The problem: When using a particular application on one specific device, users noticed very bad UI response for a period of a few seconds.  After those seconds, UI responsiveness went back to normal.

 

The investigation: I used ActiveSync to drop celog.dll and oscapture.exe onto a standalone device.  I could have hooked the device up to Platform Builder and run Remote Kernel Tracker over KITL, but in this case the device I had was configured to run without KITL.  I just didn’t bother reconfiguring it. 

 

I made a .lnk file to start oscapture, and a second .lnk file to trigger it (run a second instance of oscapture with the “-c” parameter).  I dropped these onto the Start menu of the device.  I ran oscapture, and played around with the errant application until the UI slowdown occurred.  As quickly as I could (due to the UI slowdown it took a few seconds) I brought up the start menu and clicked the link to trigger oscapture.  OScapture saved its data to a file.  I then hooked up ActiveSync again, and copied the log file off the device.  Actually now that I think of it, I probably could have just connected Remote Kernel Tracker to the device over ActiveSync, but you know I’m not that smart.

 

Here is what I saw when opening up the file in Remote Kernel Tracker:

(scroll down if you can't see anything)

 

 

The main thread of pimg.exe is taking all the CPU time, and a few other threads (notably a couple in telshell.exe, which is responsible for the Smartphone UI) took little blips of time here and there, contending over a critical section.  I know they are contending because CeLog only logs critical section entry and exit events when there is contention.  Critical sections are acquired and released far too often to log uncontended operations.
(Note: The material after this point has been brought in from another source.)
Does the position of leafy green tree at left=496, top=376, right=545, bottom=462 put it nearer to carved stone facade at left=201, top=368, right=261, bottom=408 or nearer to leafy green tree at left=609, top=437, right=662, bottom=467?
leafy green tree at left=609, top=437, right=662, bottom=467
You don’t see any critical section exit events in this screen shot, but they’re there; they happen so close to the entry events that the “exit” icons are hidden underneath the “entry” icons.  If I had zoomed in some more, you’d see them resolve into distinct events.  All of these threads are at the same priority, 251 (THREAD_PRIORITY_NORMAL).  I know the thread priorities because I hovered over the thread lines and saw the priorities in the resulting tooltips.  But despite the equal priorities in this case, only one thread, that from pimg.exe, is getting very much CPU time.  It is running to the completion of its quantum.  I know that because I set the “time marker 1 & 2” in the time scale bar – you can see them in the screen shot.  In the bottom right of the Remote Kernel Tracker window, where it says “Marker Time Delta,” is the time between the two markers.  That time is about 100ms, the default thread quantum in Windows CE.  Each time the pimg.exe thread runs for about the same length of time, about 100ms.

 

I immediately recognized this as a lock convoy problem.  Let me describe what that means.  A lock convoy is a situation which occurs when two or more threads at the same priority frequently (several times per quantum) acquire a synchronization object, even if they only hold that object for a very short amount of time.  It happens most often with critical sections, but can occur with mutexes, etc as well.  For a while the threads may go along happily without contending over the object.  But eventually some thread’s quantum will expire while it holds the object, and then the problem begins.  The expired thread (let’s call it Thread A) stops running, and the next thread at that priority level begins.  Soon that thread (let’s call it Thread B) gets to a point where it needs to acquire the object.  It blocks on the object.  The kernel chooses the next thread in the priority-queue.  If there are more threads at that priority which end up trying to acquire the object, they block on the object too.  This continues until the kernel returns to Thread A which owns the object.  That thread begins running again, and soon releases the object.  Here are the two important points.  First, once Thread A releases the object, the kernel chooses a thread that’s blocked waiting for the object (probably Thread B), makes that thread the next owner of the object, and marks it as “runnable.”  Second, Thread A hasn’t expired its quantum yet, so it continues running rather than switching to Thread B.  Since the threads in this scenario acquire the synchronization object frequently, Thread A soon comes back to a point where it needs to acquire the object again.  This time, however, Thread B owns it.  So Thread A blocks on the object, and the kernel again chooses the next thread in the priority-queue to run.  It eventually gets to Thread B, who does its work while owning the object, then releases the object.  The next thread blocked on the object receives ownership, and this cycle continues endlessly until eventually the threads stop acquiring so often.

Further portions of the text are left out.